Abstract
At the time of writing this paper, the key Canadian copyright case was Robertson v. Thomson Corp. in which Heather Robertson, a freelance journalist, took on the publishers of Canada's oldest national newspaper. It's the classic “David and Goliath” set-up of an independent writer who struggles to assert ownership of her own work originally contracted for one-time-only publication in the Globe and Mail, but which was re-sold as part of much larger databases.
Even within northern nations, issues of copyright and creators’ rights create divisions, as the technology of dissemination evolves, the law (at least in English Canada) has struggled to keep up. This paper argues that authors and publishers must recognise themselves as being simultaneously users, creators and disseminators, and that what might appear advantageous at one point in the cycle of creation may well turn out to be disadvantageous in the longer run.

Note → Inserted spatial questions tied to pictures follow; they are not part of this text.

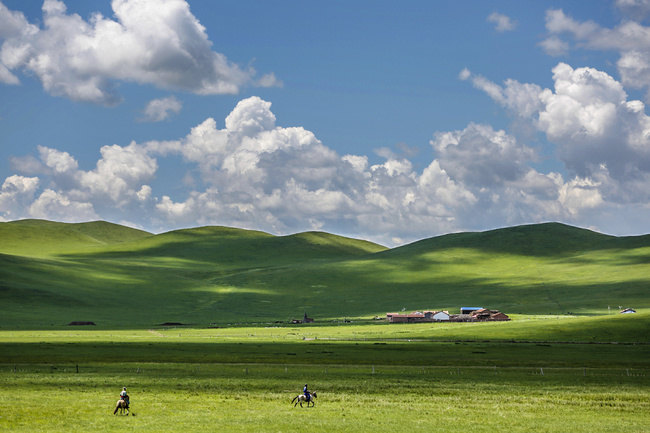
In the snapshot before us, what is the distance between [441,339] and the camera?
5128 inches

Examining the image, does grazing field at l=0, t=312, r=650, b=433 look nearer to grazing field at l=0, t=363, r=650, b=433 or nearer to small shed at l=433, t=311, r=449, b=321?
grazing field at l=0, t=363, r=650, b=433

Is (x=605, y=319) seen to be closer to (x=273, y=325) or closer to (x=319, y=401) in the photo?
(x=273, y=325)

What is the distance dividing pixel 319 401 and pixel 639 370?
45098mm

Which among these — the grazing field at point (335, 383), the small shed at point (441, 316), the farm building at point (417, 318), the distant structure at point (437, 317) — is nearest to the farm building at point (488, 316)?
the distant structure at point (437, 317)

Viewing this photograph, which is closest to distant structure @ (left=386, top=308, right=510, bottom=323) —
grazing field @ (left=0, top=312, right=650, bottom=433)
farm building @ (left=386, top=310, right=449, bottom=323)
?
farm building @ (left=386, top=310, right=449, bottom=323)

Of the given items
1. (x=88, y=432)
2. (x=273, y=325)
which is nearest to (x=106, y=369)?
(x=88, y=432)

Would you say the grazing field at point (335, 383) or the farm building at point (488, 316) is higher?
the farm building at point (488, 316)

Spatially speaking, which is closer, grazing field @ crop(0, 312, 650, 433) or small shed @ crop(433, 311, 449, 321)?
grazing field @ crop(0, 312, 650, 433)

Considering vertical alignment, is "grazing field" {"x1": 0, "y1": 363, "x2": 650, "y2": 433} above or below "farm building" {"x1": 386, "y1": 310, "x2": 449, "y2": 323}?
below

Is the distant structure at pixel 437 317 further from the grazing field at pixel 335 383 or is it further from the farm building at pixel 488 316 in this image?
the grazing field at pixel 335 383

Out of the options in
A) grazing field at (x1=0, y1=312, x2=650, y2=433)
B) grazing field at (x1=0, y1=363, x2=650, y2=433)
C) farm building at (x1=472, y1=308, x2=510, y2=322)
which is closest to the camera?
grazing field at (x1=0, y1=363, x2=650, y2=433)

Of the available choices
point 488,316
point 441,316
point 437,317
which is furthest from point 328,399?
point 441,316

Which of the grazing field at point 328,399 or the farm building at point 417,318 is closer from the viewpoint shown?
the grazing field at point 328,399

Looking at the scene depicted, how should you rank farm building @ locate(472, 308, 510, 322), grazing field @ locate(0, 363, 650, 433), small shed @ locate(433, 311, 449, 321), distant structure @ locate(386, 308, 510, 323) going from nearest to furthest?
grazing field @ locate(0, 363, 650, 433), farm building @ locate(472, 308, 510, 322), distant structure @ locate(386, 308, 510, 323), small shed @ locate(433, 311, 449, 321)
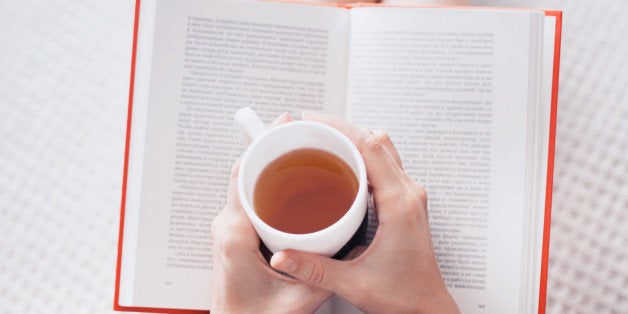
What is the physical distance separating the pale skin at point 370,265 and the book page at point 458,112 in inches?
3.2

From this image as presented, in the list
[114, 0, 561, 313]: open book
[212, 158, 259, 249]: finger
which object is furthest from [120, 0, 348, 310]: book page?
[212, 158, 259, 249]: finger

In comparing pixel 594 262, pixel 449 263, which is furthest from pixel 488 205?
pixel 594 262

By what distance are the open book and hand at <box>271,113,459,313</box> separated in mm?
97

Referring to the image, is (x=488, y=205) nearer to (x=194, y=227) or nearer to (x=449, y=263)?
(x=449, y=263)

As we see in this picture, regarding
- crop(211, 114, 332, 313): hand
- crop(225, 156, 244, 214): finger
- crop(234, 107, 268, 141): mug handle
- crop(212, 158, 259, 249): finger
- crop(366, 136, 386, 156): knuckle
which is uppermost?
crop(234, 107, 268, 141): mug handle

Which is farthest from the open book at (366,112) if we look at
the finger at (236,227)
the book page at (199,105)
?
Result: the finger at (236,227)

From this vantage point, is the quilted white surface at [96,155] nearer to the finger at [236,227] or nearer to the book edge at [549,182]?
the book edge at [549,182]

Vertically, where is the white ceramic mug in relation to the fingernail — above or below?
above

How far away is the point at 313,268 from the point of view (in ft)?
1.41

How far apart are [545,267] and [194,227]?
338 millimetres

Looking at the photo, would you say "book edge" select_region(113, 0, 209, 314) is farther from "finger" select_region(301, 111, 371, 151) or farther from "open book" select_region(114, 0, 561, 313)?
"finger" select_region(301, 111, 371, 151)

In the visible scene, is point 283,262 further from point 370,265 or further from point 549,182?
point 549,182

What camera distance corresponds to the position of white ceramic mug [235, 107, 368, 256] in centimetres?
40

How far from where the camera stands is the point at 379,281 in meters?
0.47
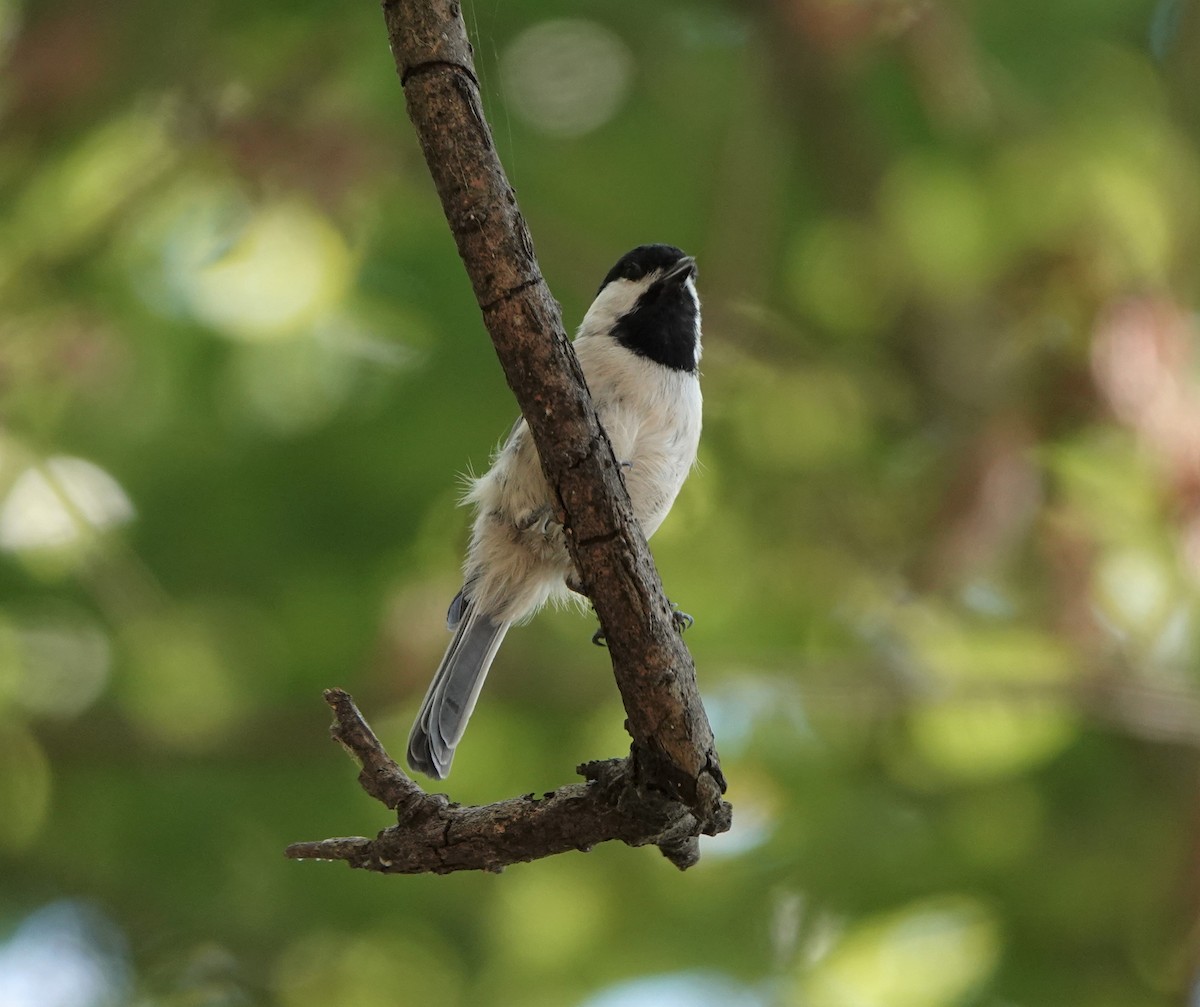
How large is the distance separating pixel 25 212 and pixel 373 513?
1302 millimetres

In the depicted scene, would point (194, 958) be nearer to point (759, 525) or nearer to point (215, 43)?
point (759, 525)

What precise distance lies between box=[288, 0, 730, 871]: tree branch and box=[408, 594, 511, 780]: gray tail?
2.51 ft

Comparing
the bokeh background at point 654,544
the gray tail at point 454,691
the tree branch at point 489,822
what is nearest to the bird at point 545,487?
the gray tail at point 454,691

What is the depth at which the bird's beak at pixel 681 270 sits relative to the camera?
9.88 ft

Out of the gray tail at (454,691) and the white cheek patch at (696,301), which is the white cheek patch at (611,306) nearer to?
the white cheek patch at (696,301)

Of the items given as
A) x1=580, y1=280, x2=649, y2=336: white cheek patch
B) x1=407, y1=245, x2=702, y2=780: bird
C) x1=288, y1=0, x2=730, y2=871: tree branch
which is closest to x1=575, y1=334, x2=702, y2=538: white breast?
x1=407, y1=245, x2=702, y2=780: bird

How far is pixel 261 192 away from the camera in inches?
143

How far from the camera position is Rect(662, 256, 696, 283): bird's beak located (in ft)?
9.88

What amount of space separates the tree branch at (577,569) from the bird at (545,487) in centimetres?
75

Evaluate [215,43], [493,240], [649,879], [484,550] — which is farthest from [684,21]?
[493,240]

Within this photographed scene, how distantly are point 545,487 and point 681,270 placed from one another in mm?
836

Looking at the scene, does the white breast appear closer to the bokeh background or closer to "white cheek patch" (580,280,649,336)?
"white cheek patch" (580,280,649,336)

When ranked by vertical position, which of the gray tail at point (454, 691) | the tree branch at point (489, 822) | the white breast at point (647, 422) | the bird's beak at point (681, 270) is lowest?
the tree branch at point (489, 822)

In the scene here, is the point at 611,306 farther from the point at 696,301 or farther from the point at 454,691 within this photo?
the point at 454,691
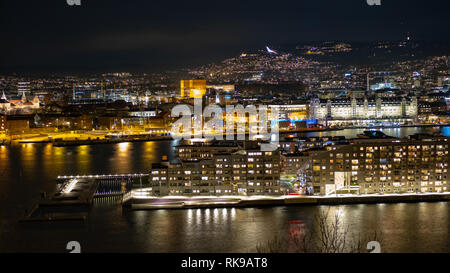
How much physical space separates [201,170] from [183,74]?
31.7 meters

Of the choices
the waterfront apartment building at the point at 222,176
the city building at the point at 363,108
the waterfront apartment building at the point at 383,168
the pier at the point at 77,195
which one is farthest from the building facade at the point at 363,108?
the waterfront apartment building at the point at 222,176

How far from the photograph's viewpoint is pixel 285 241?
4938 millimetres

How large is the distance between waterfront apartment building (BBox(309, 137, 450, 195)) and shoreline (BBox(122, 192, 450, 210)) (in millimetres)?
238

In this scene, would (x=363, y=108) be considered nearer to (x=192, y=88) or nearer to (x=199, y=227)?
(x=192, y=88)

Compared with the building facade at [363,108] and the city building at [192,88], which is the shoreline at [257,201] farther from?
the city building at [192,88]

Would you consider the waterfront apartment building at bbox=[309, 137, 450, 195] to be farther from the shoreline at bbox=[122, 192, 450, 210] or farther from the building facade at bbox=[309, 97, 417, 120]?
the building facade at bbox=[309, 97, 417, 120]

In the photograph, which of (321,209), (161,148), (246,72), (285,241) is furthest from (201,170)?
(246,72)

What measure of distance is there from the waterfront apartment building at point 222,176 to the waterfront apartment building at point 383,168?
556 mm

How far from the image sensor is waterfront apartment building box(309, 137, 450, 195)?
7.06m

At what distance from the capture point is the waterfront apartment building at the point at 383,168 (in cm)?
706

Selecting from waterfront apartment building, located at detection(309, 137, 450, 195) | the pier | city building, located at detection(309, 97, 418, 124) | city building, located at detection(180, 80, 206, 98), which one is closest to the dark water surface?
the pier

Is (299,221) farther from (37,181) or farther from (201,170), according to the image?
(37,181)

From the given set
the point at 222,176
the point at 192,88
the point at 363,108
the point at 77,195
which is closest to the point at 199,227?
the point at 222,176
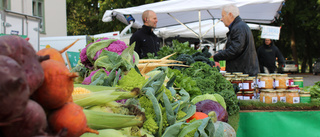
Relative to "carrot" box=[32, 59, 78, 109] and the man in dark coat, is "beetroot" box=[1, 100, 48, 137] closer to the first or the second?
"carrot" box=[32, 59, 78, 109]

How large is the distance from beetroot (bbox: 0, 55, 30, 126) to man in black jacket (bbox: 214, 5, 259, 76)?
4.23 m

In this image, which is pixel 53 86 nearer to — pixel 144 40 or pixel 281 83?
pixel 281 83

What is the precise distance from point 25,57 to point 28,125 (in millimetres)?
139

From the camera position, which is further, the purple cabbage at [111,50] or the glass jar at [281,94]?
the glass jar at [281,94]

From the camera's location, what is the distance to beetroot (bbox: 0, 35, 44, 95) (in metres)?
0.56

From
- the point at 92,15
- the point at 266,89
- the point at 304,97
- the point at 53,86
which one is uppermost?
the point at 92,15

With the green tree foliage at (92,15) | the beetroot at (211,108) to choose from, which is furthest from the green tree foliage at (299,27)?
the beetroot at (211,108)

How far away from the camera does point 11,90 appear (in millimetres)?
516

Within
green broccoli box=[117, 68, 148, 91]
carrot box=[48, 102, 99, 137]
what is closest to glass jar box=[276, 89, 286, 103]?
green broccoli box=[117, 68, 148, 91]

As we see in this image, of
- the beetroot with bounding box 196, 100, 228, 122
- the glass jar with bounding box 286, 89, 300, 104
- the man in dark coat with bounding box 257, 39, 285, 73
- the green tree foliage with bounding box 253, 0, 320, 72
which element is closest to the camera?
the beetroot with bounding box 196, 100, 228, 122

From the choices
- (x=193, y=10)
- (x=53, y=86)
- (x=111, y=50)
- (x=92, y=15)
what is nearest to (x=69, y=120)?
(x=53, y=86)

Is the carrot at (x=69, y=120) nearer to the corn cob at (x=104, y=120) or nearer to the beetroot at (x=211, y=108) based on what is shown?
the corn cob at (x=104, y=120)

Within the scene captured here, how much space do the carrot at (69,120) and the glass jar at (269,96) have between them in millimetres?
3108

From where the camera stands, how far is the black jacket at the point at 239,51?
14.9 feet
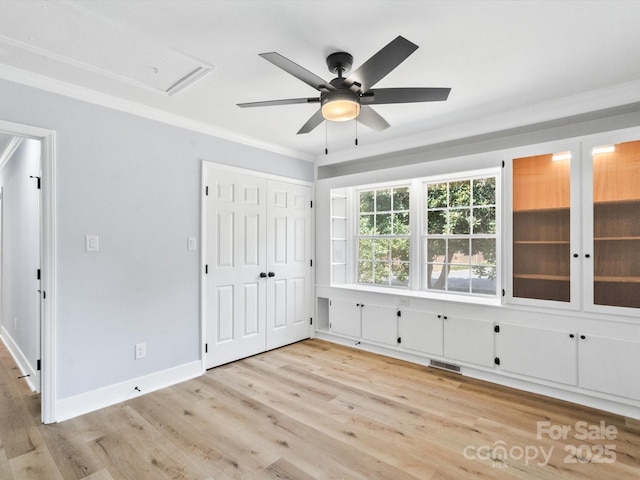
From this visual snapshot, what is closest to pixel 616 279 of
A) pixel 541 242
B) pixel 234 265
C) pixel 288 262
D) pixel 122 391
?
pixel 541 242

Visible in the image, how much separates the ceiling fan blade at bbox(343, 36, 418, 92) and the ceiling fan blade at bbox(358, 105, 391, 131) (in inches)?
8.5

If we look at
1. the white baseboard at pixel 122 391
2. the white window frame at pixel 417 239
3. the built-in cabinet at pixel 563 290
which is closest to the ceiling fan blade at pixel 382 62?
the built-in cabinet at pixel 563 290

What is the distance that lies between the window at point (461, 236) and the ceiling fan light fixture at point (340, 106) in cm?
215

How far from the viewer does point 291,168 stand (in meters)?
4.51

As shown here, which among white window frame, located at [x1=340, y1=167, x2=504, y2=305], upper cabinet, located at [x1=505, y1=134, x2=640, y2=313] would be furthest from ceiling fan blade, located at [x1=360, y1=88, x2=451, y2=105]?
white window frame, located at [x1=340, y1=167, x2=504, y2=305]

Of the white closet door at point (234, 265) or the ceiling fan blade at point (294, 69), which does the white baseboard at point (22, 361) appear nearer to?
the white closet door at point (234, 265)

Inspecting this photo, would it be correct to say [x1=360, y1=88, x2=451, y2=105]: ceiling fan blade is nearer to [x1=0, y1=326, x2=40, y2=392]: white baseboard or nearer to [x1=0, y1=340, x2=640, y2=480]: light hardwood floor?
[x1=0, y1=340, x2=640, y2=480]: light hardwood floor

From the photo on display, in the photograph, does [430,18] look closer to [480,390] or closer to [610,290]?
[610,290]

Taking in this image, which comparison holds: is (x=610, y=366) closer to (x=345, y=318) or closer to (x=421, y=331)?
(x=421, y=331)

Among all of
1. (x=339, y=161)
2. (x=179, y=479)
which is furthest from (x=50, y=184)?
(x=339, y=161)

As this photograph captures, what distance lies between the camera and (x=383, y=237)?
14.5 ft

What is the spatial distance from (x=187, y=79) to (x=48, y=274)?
6.03 feet

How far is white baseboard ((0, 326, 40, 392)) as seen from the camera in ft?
10.1

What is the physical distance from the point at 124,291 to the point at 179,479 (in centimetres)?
165
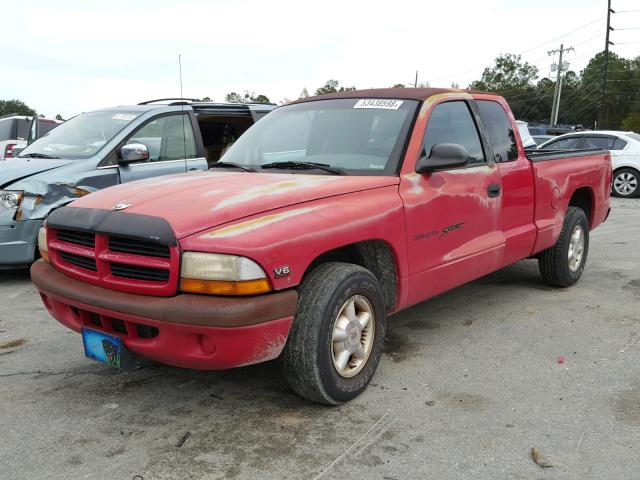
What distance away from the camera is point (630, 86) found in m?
74.6

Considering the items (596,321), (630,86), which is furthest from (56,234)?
(630,86)

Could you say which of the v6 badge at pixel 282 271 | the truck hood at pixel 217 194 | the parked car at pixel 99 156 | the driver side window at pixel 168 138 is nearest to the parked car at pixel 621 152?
the parked car at pixel 99 156

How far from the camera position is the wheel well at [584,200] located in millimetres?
5904

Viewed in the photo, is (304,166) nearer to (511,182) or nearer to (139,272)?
Result: (139,272)

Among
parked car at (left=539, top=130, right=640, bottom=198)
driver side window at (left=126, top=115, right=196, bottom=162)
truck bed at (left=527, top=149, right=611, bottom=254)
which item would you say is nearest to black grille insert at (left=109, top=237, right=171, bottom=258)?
truck bed at (left=527, top=149, right=611, bottom=254)

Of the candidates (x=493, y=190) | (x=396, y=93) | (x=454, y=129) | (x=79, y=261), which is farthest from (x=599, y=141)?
(x=79, y=261)

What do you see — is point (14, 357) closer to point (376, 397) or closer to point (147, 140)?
point (376, 397)

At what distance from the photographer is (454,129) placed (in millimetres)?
4285

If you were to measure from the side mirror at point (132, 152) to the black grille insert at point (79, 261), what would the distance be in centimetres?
297

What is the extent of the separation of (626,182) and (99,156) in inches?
475

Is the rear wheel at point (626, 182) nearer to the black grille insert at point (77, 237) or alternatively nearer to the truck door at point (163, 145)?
the truck door at point (163, 145)

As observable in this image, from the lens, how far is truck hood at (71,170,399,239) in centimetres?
290

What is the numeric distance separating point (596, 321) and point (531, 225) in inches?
34.9

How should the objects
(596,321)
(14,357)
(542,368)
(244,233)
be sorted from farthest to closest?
(596,321)
(14,357)
(542,368)
(244,233)
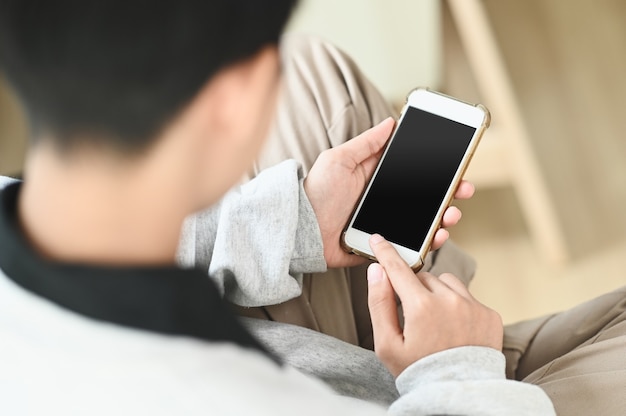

Speaking of longer run: Robertson, who first brought her case in 1996, achieved a partial victory in October of 2006, when the Supreme Court of Canada ruled that while publishers can disseminate the work of freelancers, they must reproduct it in context, maintaining the “essence’ of the original publication (as in a CD-ROM reproduction). But the fate of freelance work which has been distributed electronically without specific consent is unresolved, and will most likely to go trial. A decade on, this case has yet to be resigned to the morgue.